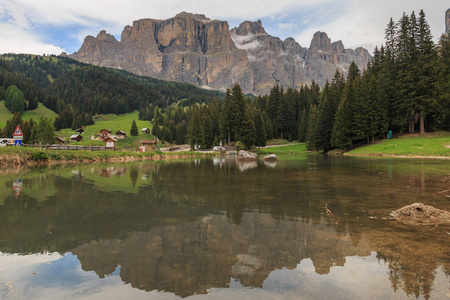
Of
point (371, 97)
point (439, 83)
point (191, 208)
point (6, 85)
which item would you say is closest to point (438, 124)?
point (439, 83)

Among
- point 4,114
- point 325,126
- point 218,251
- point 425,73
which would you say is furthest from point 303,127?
point 4,114

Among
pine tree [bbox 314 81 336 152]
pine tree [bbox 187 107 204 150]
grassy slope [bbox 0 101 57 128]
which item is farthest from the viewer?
grassy slope [bbox 0 101 57 128]

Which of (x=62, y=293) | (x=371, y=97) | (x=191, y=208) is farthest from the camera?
(x=371, y=97)

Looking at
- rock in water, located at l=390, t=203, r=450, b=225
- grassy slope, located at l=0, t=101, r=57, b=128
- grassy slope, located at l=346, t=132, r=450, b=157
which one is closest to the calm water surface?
rock in water, located at l=390, t=203, r=450, b=225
***
§ To be done
Reproduce the material above in full and without alteration, but skip all pictures.

§ Response to the task
Of
point (371, 97)
point (439, 83)
point (191, 208)
point (6, 85)
which item would you say is closest to point (438, 124)?
point (439, 83)

Among
- point 4,114
- point 325,126
- point 218,251
- point 425,73
which would you say is furthest from point 303,127?
point 4,114

Among
pine tree [bbox 314 81 336 152]
pine tree [bbox 187 107 204 150]
grassy slope [bbox 0 101 57 128]
which item is farthest from the viewer?
grassy slope [bbox 0 101 57 128]

Which of (x=62, y=293) | (x=371, y=97) | (x=191, y=208) is farthest from the camera?
(x=371, y=97)

Looking at
- rock in water, located at l=390, t=203, r=450, b=225
- grassy slope, located at l=0, t=101, r=57, b=128
- grassy slope, located at l=346, t=132, r=450, b=157
which one is closest to the calm water surface?
rock in water, located at l=390, t=203, r=450, b=225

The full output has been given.